|The evolutionary dynamics of recombination show that all recombinational operators, from the most conservative (gene recombination) to the most disruptive (two-point recombination), display a homogenizing effect
(Figure 7.4). For obvious reasons, these recombination-specific dynamics are called
homogenizing dynamics. Note that, in all cases, the plot for average fitness closely accompanies the plot for best fitness and, given enough time, the plots tend to overlap and populations lose all genetic diversity (see, for instance, plots
c, g, and h). Note that this happens despite the recombination rate or the kind of recombinational operator involved and, in fact, by looking solely at these plots, not only is impossible to distinguish one kind of recombination from another but also more efficient systems from less efficient ones. Indeed, populations subjected to recombination alone become less and less diverse with time, becoming totally incapable of adaptation. Obviously, if populations converge to this stage before finding a good solution, they become irrevocably stuck in that point if no other, non-homogenizing operators are available. As the small success rates obtained for recombination emphasize (see
Figure 7.1), when populations evolve exclusively by recombination, most of the times they converge before finding a good solution. This shows that recombination should never be used as the only source of genetic variation if an efficient adaptation is what is desired.
Figure 7.4. Evolutionary dynamics characteristic of populations undergoing two-point recombination (plots
a, b, and c), one-point recombination (plots d,
e, and f), and gene recombination (plots g, h, and
i). The success rate above each plot was evaluated in the experiment shown in
Figure 7.1. a) p2r = 0.3.
b) p2r = 0.6. c) p2r
= 1.0. d) p1r = 0.3. e) p1r = 0.6.
f) p1r = 1.0. g) pgr = 0.3.
h) pgr = 0.6. i) pgr
= 1.0. Note that all kinds of recombination generate the same type of homogenizing dynamics. Note also that these dynamics are very different from the dynamics of mutation and transposition (see Figures
7.2 and 7.3).
Note also that the oscillations on average fitness are less pronounced in homogenizing dynamics. Nevertheless, oscillations increase slightly with recombination rate showing that highly recombining populations are more resilient and will take more time before they become stagnant.
In summary, recombination is a homogenizing operator and, therefore, inappropriate to create genetic diversity; in the long run, populations exclusively subjected to recombination become stagnant. Consequently, recombination is removed from the center of the evolutionary storm and new roles must be proposed for this operator. For one thing, it can play an important role in the duplication of genes if it is combined with other genetic operators such as gene transposition. For another, it can play the role of a status quo agent, maintaining populations steady by permanently working at homogenizing their genetic makeup. Indeed, species are stable entities from their birth to their extinction (Eldredge and Gould
1972) and operators such as homologous recombination are fundamental to maintaining the status quo.
On the other hand, we also observed that the performance of a system not only changes dramatically with mutation rate but also that the performance peak is accessible to mutation alone. Therefore, mutation rates can be easily tuned so that systems could evolve with maximum efficiency.

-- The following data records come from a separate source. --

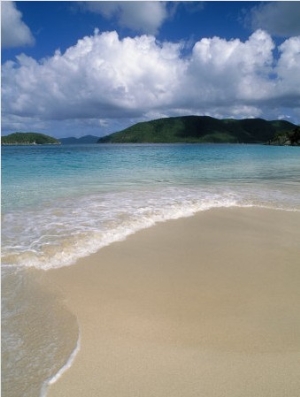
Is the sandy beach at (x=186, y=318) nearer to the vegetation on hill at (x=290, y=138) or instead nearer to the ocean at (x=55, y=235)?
the ocean at (x=55, y=235)

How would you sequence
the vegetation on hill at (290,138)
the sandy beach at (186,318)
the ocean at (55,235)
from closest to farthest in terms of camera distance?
1. the sandy beach at (186,318)
2. the ocean at (55,235)
3. the vegetation on hill at (290,138)

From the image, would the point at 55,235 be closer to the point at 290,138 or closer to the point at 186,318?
the point at 186,318

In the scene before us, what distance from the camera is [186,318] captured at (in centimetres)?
392

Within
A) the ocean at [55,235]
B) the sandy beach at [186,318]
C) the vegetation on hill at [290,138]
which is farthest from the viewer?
the vegetation on hill at [290,138]

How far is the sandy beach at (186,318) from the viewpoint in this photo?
9.40ft

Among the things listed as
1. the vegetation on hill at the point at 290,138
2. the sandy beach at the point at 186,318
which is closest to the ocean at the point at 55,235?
the sandy beach at the point at 186,318

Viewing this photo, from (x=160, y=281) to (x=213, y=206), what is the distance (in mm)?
6467

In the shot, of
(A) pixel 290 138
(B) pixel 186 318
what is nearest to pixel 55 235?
(B) pixel 186 318

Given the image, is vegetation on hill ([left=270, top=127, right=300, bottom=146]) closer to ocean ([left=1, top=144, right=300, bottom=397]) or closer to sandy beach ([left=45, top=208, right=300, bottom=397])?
ocean ([left=1, top=144, right=300, bottom=397])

In fact, mutation rates are themselves tightly controlled and subjected to selection pressures in nature, another indication that mutation, and not recombination, is the center of the evolutionary storm.
And finally, we also observed that transposition operators display dynamics similar to those of mutation (i.e., non-homogenizing dynamics) and that populations undergoing transposition evolve significantly better than populations undergoing recombination alone, further emphasizing the unique, homogenizing effect of recombination.